A priori, cette transposition très libre, dans le monde des Trois Mousquetaires de Dumas, d'éléments de fantasy a de quoi séduire. On a vraiment envie de se laisser embarquer et on se dit qu'on va se délecter. Tous les ingrédients sont présents, comme dans un grand classique du genre : Une équipe de « lames » de choc, dont les membres sont suffisamment hétéroclites et bien campés pour susciter l'intérêt, un cardinal de Richelieu despote et manipulateur à souhait, des hommes-reptiles inquiétants, des dragons ancestraux, des intrigues, des duels et des combats à l'épée enflammés, des messes noires « draconiques », tout cela dans un « vrai » Paris du XVIIème grouillant et malodorant...

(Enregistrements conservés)
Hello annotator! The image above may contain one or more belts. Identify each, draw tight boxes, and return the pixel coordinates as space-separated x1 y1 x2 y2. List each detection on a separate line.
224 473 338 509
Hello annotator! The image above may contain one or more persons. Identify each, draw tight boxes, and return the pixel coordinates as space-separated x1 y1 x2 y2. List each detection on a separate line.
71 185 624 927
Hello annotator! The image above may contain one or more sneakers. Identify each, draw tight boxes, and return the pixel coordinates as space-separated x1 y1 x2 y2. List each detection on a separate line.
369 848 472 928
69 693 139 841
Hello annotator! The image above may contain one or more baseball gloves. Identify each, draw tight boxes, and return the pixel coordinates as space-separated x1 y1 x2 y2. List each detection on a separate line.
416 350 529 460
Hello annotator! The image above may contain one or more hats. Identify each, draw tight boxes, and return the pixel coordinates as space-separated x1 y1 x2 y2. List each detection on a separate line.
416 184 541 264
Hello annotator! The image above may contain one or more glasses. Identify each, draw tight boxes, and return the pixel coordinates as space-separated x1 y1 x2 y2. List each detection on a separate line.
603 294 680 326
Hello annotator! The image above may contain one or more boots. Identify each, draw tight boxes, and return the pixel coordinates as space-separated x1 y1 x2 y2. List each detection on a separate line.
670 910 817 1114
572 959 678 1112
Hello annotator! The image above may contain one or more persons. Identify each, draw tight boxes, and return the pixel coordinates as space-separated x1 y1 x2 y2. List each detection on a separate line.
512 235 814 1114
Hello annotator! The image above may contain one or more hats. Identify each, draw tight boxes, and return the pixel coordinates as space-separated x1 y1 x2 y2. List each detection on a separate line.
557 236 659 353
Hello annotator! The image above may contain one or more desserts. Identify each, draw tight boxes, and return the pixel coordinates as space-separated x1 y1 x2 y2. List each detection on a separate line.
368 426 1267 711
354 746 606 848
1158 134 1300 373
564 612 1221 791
--
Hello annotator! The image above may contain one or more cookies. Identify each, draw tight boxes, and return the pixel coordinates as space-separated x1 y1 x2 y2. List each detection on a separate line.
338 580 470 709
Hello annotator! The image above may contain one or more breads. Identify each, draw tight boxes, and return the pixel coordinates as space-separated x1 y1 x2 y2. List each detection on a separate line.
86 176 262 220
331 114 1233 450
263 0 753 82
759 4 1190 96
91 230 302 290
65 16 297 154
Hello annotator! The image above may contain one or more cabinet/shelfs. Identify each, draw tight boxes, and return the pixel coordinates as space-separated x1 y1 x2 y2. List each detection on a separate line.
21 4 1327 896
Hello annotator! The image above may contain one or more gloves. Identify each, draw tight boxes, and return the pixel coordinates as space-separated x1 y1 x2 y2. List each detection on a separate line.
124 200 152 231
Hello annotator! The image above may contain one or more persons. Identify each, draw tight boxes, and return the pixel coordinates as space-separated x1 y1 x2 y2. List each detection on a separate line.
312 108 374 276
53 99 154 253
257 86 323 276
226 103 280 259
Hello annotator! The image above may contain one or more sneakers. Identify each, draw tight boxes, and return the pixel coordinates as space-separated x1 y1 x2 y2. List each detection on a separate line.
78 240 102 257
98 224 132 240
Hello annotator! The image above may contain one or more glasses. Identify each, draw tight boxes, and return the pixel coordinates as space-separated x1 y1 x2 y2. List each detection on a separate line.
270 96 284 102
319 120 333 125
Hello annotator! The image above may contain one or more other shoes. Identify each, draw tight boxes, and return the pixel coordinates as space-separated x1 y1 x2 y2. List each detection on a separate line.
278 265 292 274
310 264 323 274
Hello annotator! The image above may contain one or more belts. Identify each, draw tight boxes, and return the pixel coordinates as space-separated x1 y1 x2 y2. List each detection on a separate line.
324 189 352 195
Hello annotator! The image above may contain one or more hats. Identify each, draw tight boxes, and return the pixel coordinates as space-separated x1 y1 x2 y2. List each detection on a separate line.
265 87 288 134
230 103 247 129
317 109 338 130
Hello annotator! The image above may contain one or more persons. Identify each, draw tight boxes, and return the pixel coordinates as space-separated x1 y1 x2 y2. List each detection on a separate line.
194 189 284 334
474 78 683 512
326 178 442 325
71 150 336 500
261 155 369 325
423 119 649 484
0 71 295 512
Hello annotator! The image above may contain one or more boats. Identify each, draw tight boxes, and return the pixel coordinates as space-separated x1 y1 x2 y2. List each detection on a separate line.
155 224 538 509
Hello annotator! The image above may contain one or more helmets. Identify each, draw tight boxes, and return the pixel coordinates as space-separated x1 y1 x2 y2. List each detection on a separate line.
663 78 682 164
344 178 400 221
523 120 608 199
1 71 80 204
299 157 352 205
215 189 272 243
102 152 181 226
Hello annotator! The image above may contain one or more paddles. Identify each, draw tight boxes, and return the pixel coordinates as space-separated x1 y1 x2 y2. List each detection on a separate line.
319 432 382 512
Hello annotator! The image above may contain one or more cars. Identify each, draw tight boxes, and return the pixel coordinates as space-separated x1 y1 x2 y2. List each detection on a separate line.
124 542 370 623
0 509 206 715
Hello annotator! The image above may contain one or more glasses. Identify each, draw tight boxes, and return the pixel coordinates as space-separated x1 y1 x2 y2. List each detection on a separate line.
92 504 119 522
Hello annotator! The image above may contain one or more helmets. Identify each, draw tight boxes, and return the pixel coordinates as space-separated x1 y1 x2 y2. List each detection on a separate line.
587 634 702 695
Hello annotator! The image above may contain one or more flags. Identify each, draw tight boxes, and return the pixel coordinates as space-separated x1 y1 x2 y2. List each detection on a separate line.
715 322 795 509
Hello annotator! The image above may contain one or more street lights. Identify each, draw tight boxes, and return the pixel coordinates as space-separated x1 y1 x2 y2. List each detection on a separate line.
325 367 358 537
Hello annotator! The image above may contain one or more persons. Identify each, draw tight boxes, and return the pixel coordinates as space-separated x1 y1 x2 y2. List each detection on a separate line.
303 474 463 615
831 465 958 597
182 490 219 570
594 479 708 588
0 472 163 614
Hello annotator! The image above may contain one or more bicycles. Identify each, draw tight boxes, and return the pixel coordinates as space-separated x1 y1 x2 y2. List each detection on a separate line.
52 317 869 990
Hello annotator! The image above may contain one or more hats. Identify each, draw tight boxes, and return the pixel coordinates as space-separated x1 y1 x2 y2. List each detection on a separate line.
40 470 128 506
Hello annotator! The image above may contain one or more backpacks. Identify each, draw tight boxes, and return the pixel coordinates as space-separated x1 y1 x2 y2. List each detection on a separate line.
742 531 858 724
---
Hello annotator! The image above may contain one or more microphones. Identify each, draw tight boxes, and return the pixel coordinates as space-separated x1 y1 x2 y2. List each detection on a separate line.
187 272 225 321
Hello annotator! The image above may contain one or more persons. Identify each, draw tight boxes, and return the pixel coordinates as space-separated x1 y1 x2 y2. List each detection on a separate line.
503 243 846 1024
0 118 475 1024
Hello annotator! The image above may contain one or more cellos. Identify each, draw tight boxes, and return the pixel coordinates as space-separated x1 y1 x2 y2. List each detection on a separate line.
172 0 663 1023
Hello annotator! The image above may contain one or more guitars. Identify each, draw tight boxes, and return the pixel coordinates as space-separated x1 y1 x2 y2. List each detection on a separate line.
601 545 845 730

À FAIRE:
1. Dans l'extrait, recopiez le passage qui commence par « A priori, cette » et va jusqu'à « grouillant et malodorant... ».
2. D'après l'extrait, dans le monde de quel livre de Dumas les éléments de fantasy sont-ils transposés ?

RÉPONSES ATTENDUES:
1.
A priori, cette transposition très libre, dans le monde des Trois Mousquetaires de Dumas, d'éléments de fantasy a de quoi séduire. On a vraiment envie de se laisser embarquer et on se dit qu'on va se délecter. Tous les ingrédients sont présents, comme dans un grand classique du genre : Une équipe de « lames » de choc, dont les membres sont suffisamment hétéroclites et bien campés pour susciter l'intérêt, un cardinal de Richelieu despote et manipulateur à souhait, des hommes-reptiles inquiétants, des dragons ancestraux, des intrigues, des duels et des combats à l'épée enflammés, des messes noires « draconiques », tout cela dans un « vrai » Paris du XVIIème grouillant et malodorant...

2. Les Trois Mousquetaires.